▸ **EXERCISE DESCRIPTION**
Write out everything from the start of the items down to the line that contains "0.68 metres", both ends included, with the requests unchanged. In the answers, scale every number, whether a coordinate or a distance, by 0.95 and round it to as many decimal places as it had, with halves rounded up.

* begin SUPPLIED DATA *

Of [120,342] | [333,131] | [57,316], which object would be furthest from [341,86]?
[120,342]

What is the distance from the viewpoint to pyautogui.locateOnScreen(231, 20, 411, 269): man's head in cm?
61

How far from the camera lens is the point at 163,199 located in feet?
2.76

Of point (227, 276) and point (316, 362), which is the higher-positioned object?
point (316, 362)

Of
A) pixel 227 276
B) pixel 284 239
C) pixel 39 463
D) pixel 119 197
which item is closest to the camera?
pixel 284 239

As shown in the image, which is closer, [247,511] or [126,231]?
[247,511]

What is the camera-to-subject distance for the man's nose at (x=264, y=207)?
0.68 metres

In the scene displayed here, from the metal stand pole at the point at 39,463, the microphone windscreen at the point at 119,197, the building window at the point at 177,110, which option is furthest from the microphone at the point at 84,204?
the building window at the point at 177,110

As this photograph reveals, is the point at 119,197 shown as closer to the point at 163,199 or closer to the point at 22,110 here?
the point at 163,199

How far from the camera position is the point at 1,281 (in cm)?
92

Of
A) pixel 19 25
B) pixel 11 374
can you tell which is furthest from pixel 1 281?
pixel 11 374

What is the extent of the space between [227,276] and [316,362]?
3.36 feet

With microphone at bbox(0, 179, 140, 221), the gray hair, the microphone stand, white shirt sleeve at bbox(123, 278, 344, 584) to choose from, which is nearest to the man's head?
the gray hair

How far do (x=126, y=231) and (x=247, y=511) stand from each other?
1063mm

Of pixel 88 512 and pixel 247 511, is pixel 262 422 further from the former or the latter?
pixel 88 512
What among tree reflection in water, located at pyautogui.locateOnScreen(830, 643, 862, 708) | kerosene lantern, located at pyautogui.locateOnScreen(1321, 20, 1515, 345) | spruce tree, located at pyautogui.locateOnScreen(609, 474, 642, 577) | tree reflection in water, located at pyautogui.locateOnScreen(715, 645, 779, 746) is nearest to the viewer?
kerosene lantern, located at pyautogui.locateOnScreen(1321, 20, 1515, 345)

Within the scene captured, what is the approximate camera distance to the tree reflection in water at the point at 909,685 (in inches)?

* end SUPPLIED DATA *

▸ **RESPONSE BELOW**
Of [120,342] | [333,131] | [57,316], which object would be furthest from [341,86]?
[114,325]

What is the distance from the viewpoint to pyautogui.locateOnScreen(231, 20, 411, 269): man's head in cm?
58

How far from the camera lens is the point at 163,199 located in feet?
2.62

Of point (227, 276) and point (316, 362), which is the higher-positioned object?
point (300, 344)

Of
A) pixel 227 276
B) pixel 284 239
C) pixel 39 463
D) pixel 119 197
which item is closest to the camera?
pixel 270 227

As shown in the image, which is closer, [247,511] or [126,231]?
[235,485]

What is the camera-to-subject distance for the man's nose at (x=264, y=207)?
0.65 metres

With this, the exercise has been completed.